INPUT DATA:

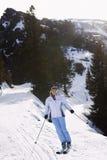 Kvinna som skidar ner lutning Royaltyfri Fotografi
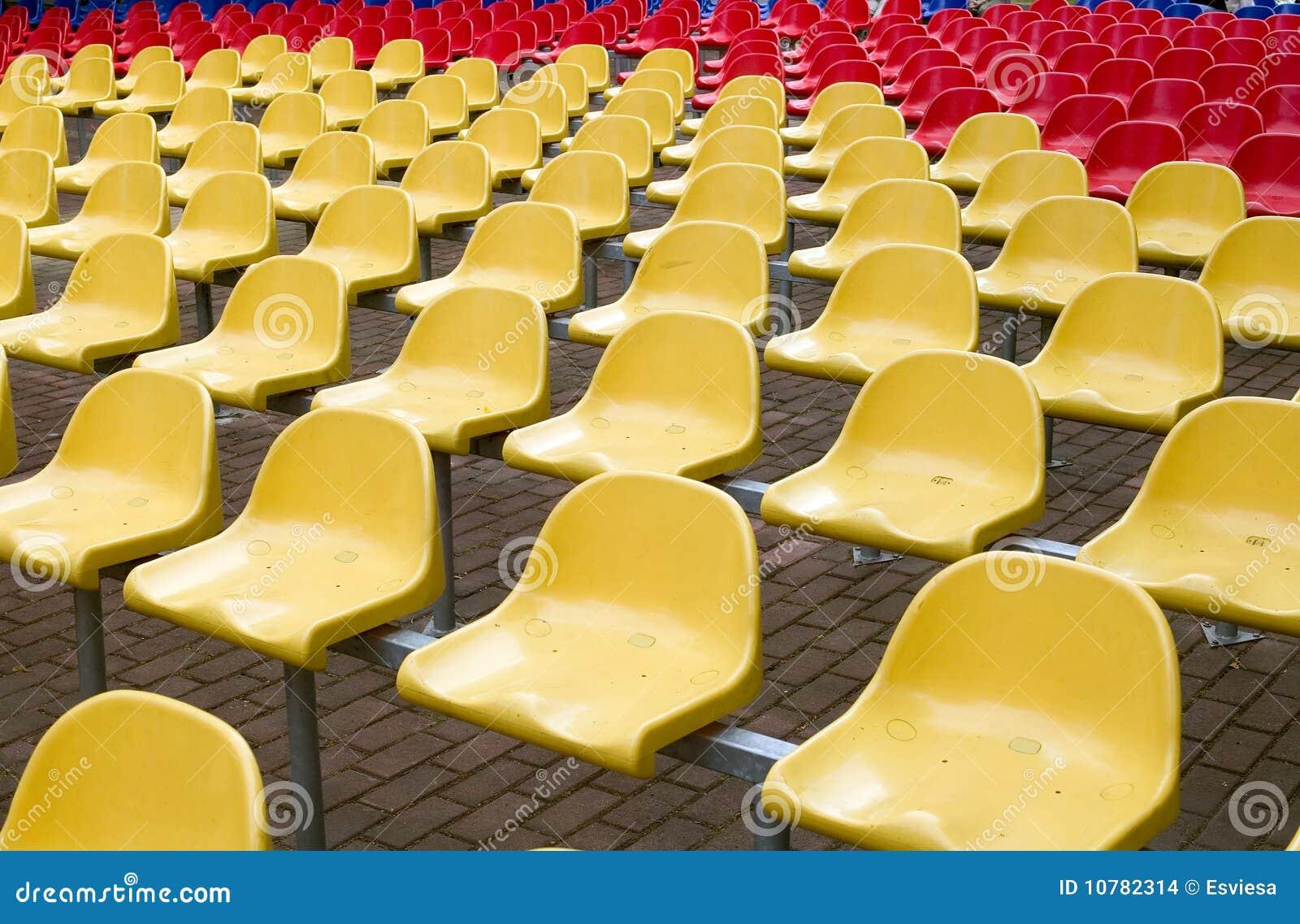 Stoelen in rode en gele kleuren
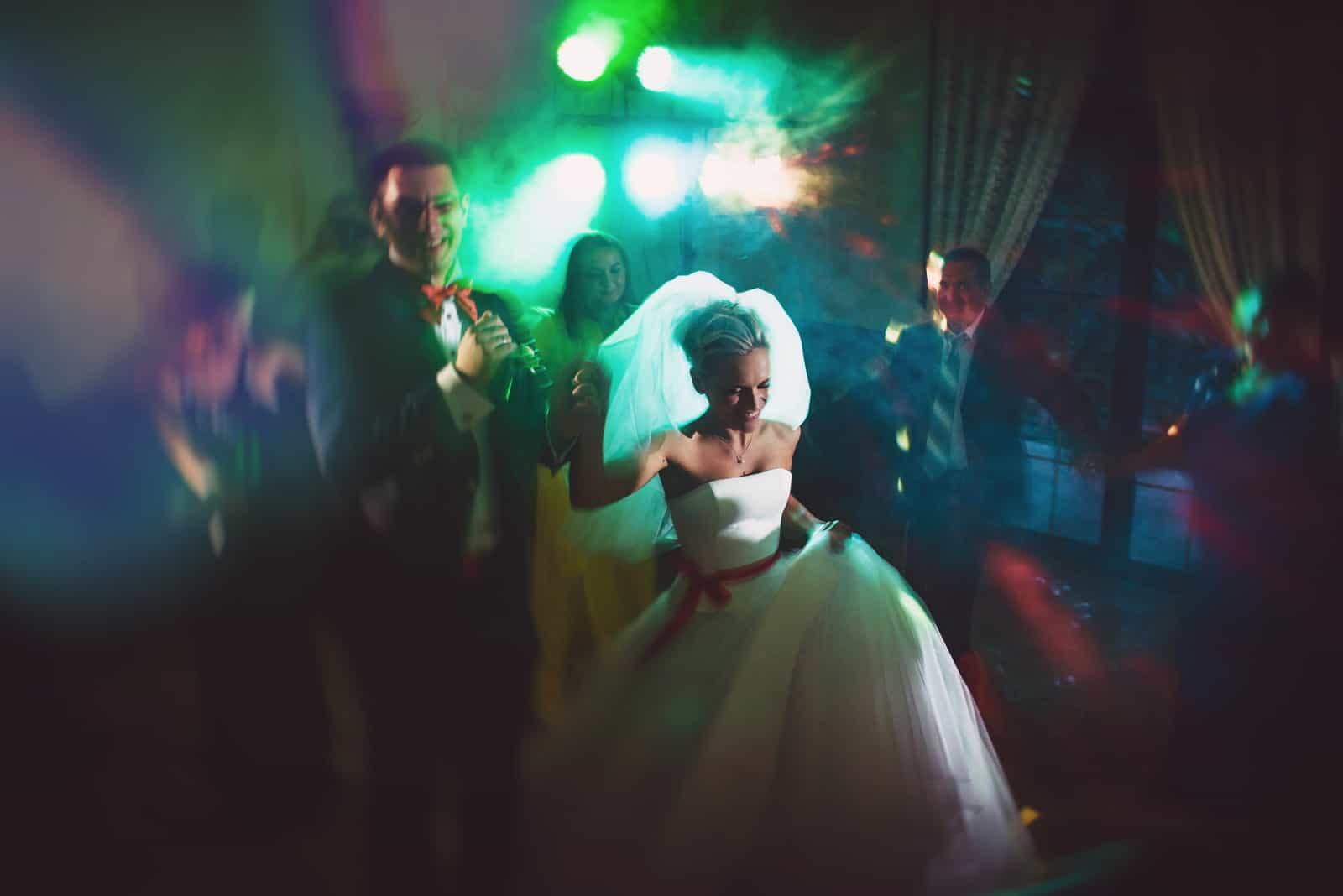 Tanz junge Braut und Bräutigam in der dunklen Halle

BRIEF: Restate verbatim the lines that begin at the one holding "Stoelen in rode en gele kleuren" and end at the last line of the material. Exclude pictures.

SOLUTION TO THE EXERCISE:
 Stoelen in rode en gele kleuren
 Tanz junge Braut und Bräutigam in der dunklen Halle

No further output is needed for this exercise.